- **Exercise aim**
Substitute "straight-line distance" for "physical space" in the stretch from the line containing "How much physical" through the end of the records, and reproduce that stretch with nothing else altered.

•••••

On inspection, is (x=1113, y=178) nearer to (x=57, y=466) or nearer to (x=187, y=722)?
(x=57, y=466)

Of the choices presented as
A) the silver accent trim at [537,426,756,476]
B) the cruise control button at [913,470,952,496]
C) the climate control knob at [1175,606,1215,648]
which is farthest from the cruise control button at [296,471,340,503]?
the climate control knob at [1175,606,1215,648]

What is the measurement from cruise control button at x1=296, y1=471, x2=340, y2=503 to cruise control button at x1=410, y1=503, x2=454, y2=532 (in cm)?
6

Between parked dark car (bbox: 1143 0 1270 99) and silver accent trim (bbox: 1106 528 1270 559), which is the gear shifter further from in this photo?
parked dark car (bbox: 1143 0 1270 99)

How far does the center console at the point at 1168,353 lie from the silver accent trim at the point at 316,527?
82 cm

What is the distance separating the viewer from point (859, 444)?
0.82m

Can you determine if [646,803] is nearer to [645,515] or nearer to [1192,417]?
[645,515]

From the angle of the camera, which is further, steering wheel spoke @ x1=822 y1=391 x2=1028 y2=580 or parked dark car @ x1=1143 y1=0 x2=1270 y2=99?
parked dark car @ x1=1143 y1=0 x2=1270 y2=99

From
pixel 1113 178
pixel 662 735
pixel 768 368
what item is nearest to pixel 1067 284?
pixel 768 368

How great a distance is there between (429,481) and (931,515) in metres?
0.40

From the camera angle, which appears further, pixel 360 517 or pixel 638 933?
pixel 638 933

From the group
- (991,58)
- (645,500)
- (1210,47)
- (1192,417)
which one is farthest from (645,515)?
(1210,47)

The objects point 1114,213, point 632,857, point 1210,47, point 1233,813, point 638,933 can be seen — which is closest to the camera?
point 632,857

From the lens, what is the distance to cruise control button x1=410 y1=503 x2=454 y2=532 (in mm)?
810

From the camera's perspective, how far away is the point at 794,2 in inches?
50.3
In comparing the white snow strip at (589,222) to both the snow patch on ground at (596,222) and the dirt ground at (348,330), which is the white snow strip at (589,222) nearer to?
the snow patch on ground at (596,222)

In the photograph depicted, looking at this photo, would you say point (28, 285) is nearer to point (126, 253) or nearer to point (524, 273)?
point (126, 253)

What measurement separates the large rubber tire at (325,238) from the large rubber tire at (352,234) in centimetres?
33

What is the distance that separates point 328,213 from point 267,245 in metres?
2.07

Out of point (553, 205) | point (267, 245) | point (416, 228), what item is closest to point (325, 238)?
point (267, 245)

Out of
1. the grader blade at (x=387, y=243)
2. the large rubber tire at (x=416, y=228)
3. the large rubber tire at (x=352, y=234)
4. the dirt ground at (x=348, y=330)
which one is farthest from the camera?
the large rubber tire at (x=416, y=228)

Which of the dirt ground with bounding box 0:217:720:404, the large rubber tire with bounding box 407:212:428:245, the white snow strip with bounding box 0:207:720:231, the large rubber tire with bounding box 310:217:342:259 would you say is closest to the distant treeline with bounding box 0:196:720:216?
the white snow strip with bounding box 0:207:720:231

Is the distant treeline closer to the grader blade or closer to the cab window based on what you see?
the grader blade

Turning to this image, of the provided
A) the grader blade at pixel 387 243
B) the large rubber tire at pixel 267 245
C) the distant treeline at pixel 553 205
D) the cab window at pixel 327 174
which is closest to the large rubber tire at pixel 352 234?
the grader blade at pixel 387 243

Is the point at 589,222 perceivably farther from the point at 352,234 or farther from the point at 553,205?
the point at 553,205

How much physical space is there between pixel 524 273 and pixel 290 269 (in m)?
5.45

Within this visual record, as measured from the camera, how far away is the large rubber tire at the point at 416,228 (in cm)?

•••••

- **Answer for this exercise**
How much straight-line distance is there between pixel 524 273 and pixel 290 269 (in m)?
5.45

Within this visual record, as measured from the camera, how far away is the large rubber tire at the point at 416,228 (in cm)?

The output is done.